== Segment start ==
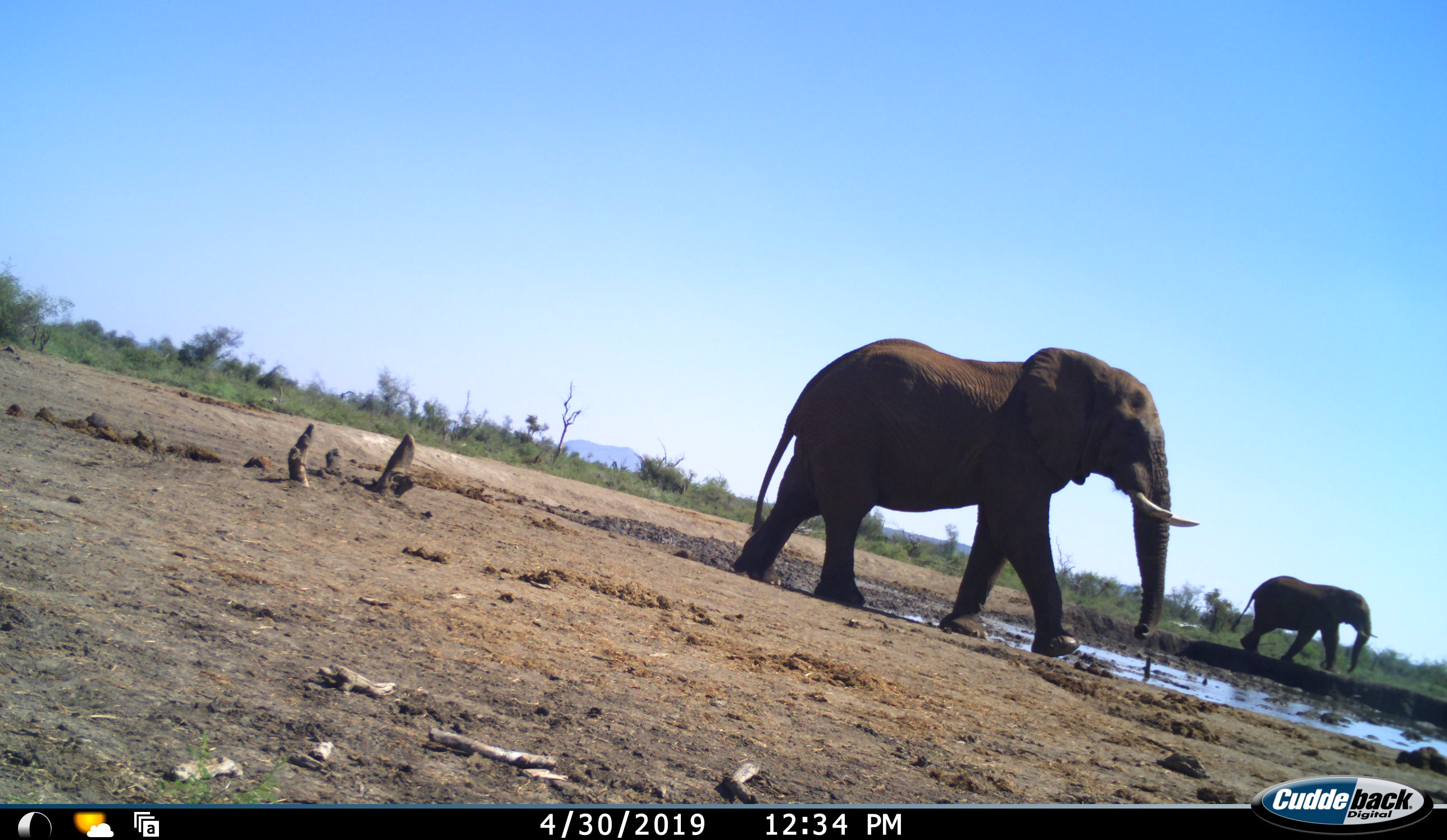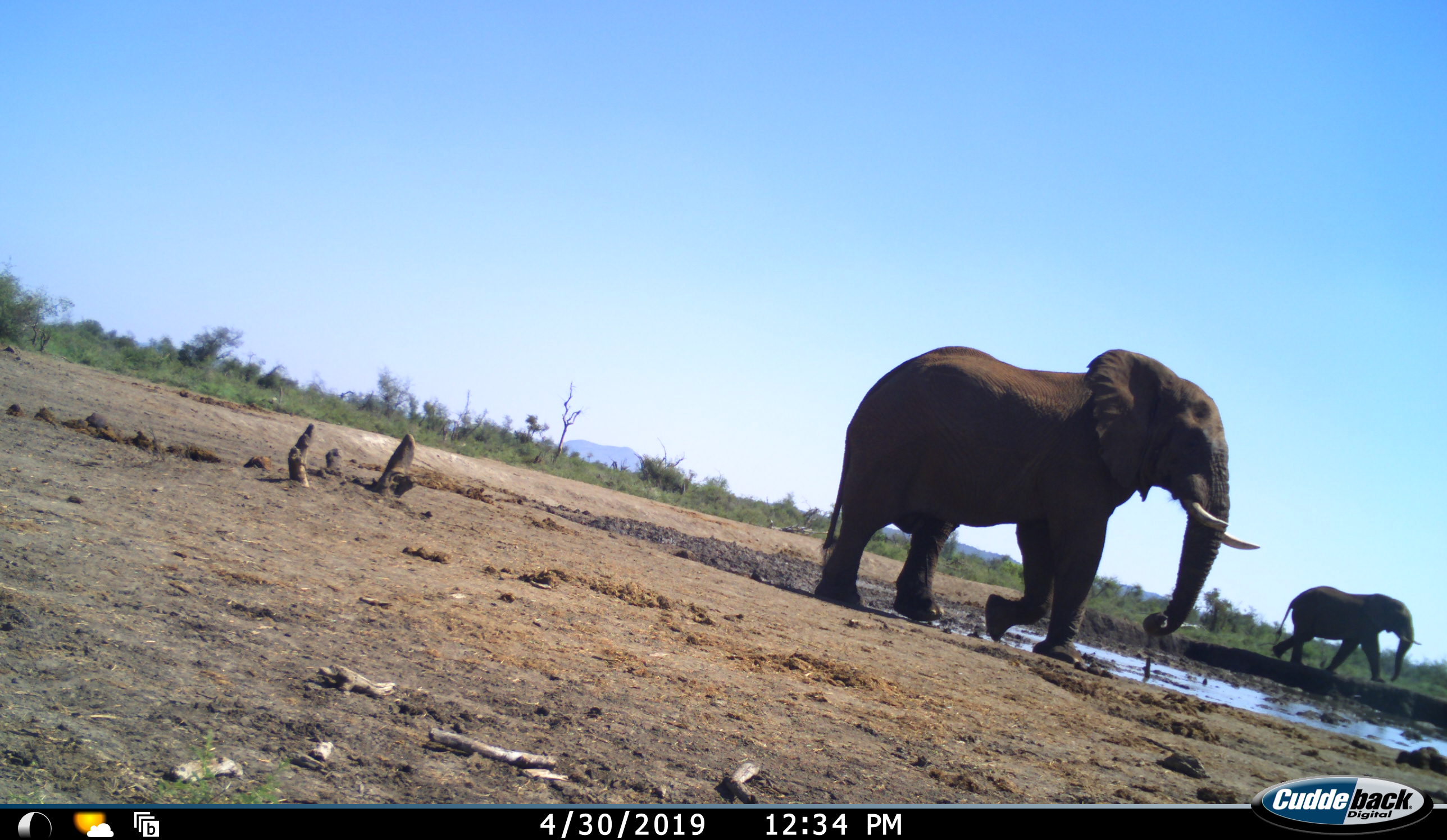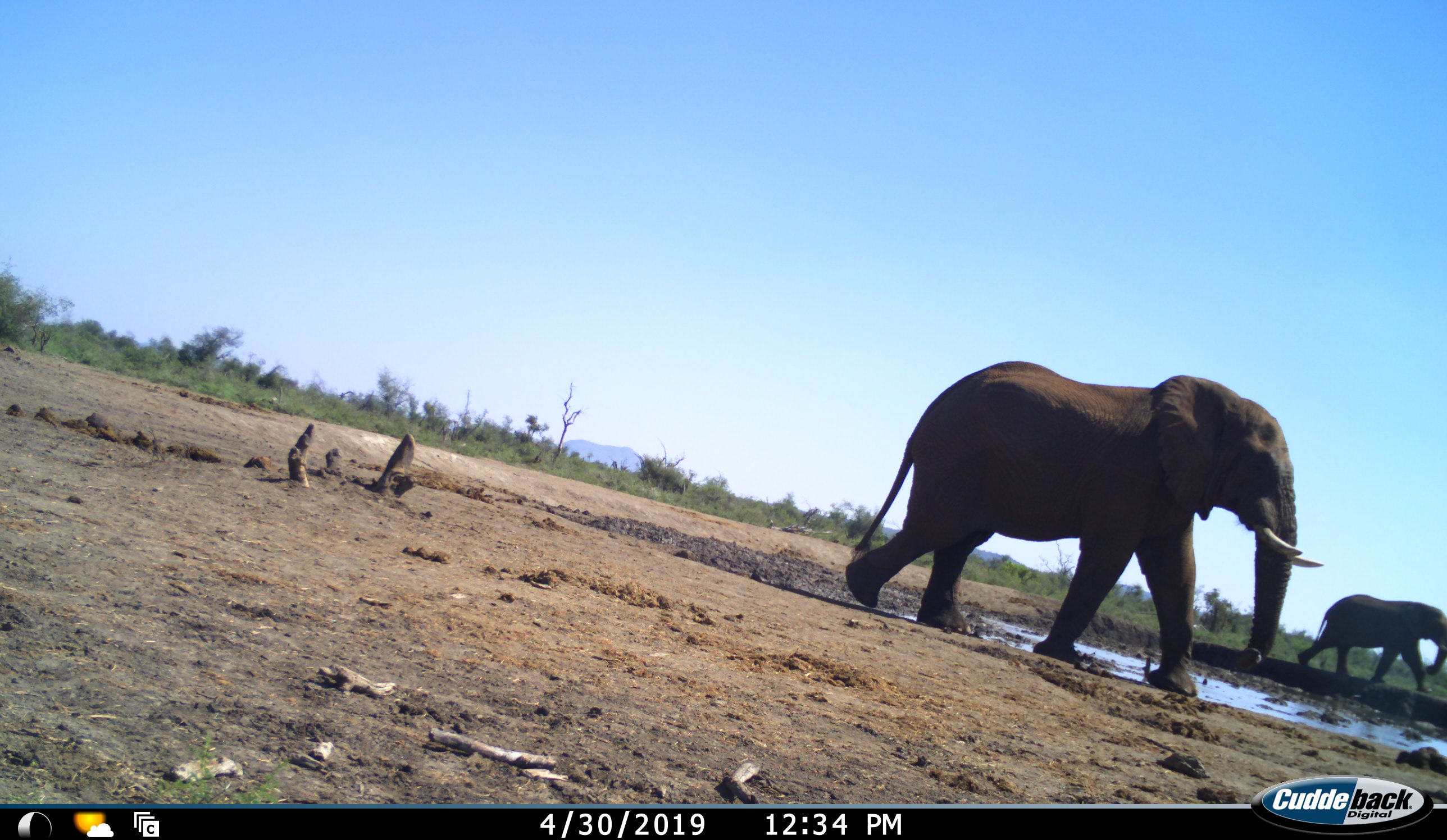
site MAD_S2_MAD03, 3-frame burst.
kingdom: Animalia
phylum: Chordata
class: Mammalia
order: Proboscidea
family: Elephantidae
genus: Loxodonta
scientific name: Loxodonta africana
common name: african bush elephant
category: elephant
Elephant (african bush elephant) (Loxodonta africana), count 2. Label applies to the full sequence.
== Segment end ==
== Segment start ==
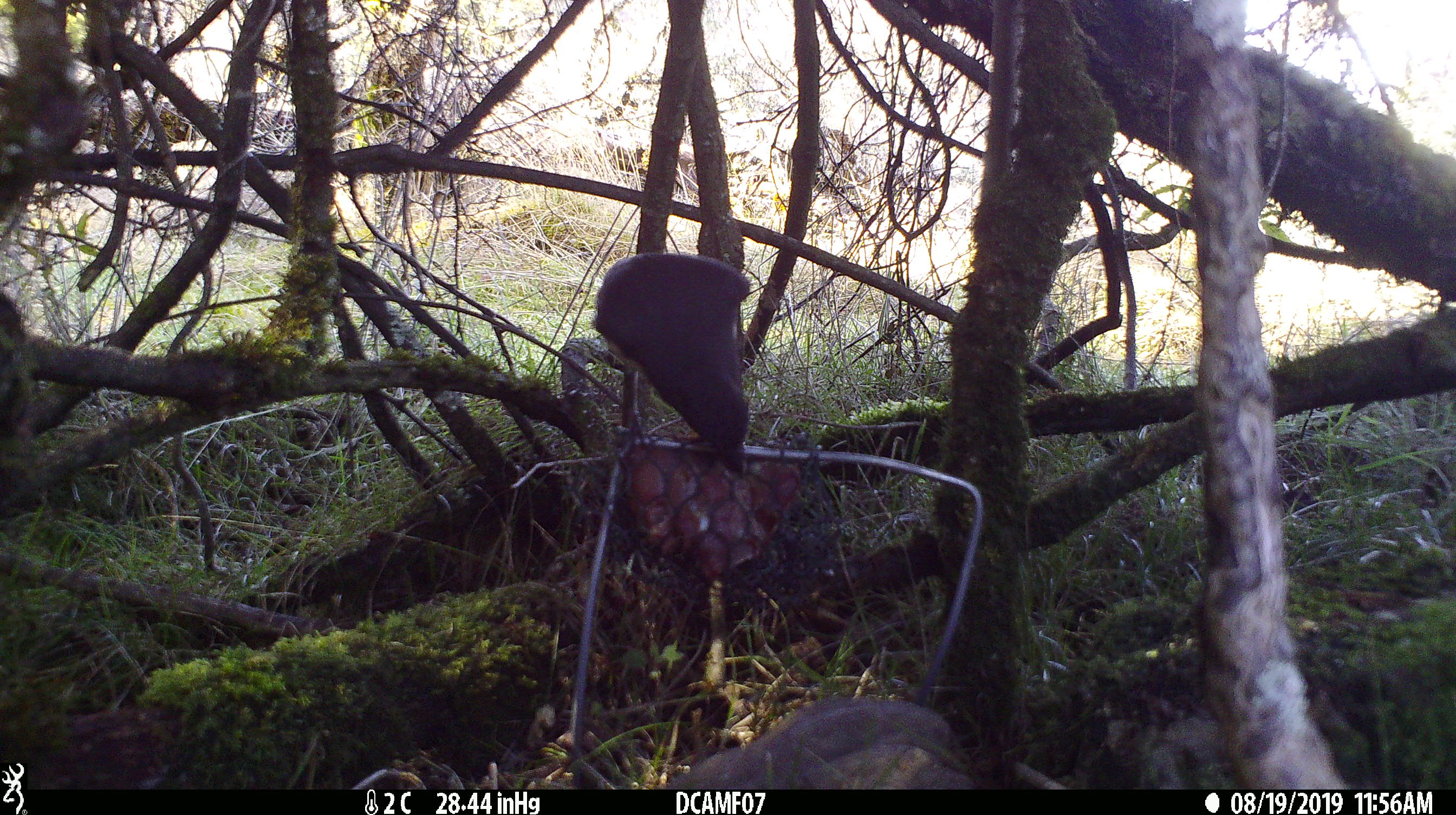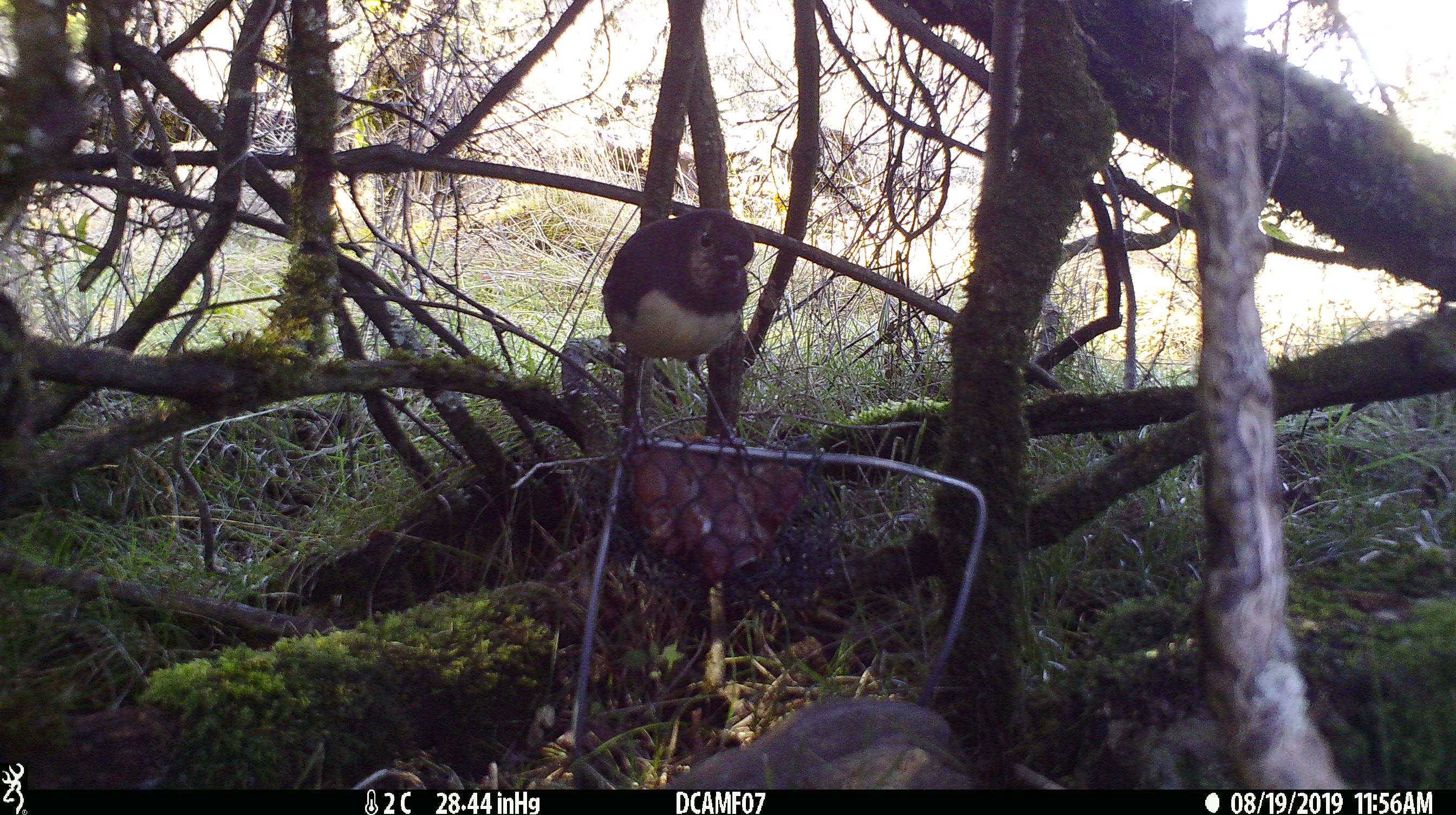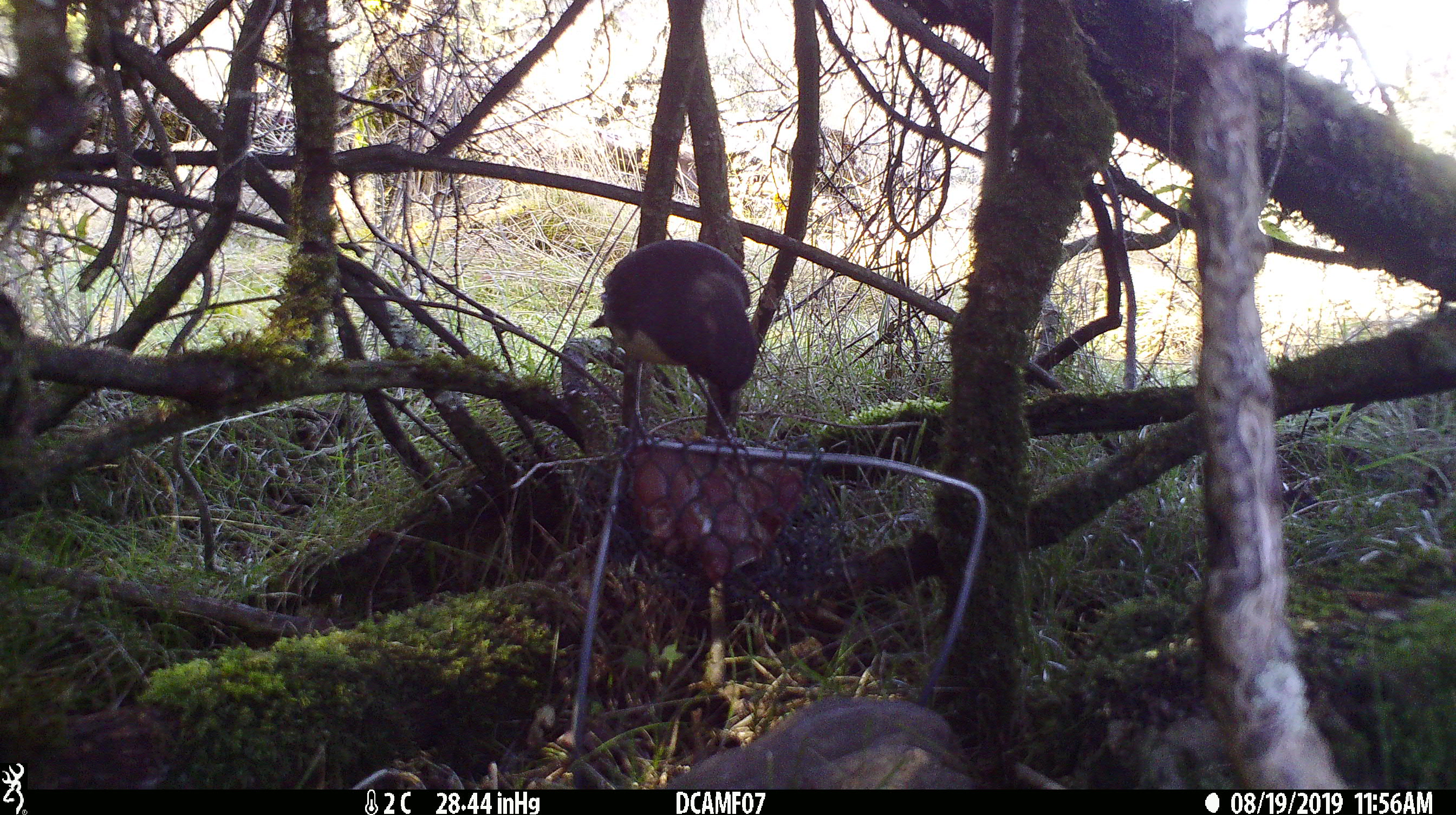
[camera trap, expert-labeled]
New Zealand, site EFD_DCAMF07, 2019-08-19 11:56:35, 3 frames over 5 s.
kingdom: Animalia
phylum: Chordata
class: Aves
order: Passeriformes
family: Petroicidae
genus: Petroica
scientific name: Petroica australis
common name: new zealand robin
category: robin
== Segment end ==
*AIM OF THE TASK:* Which of the lines above mention the word "site"? Pull those lines out.

*SOLUTION FOR THIS TASK:*
site MAD_S2_MAD03, 3-frame burst.
New Zealand, site EFD_DCAMF07, 2019-08-19 11:56:35, 3 frames over 5 s.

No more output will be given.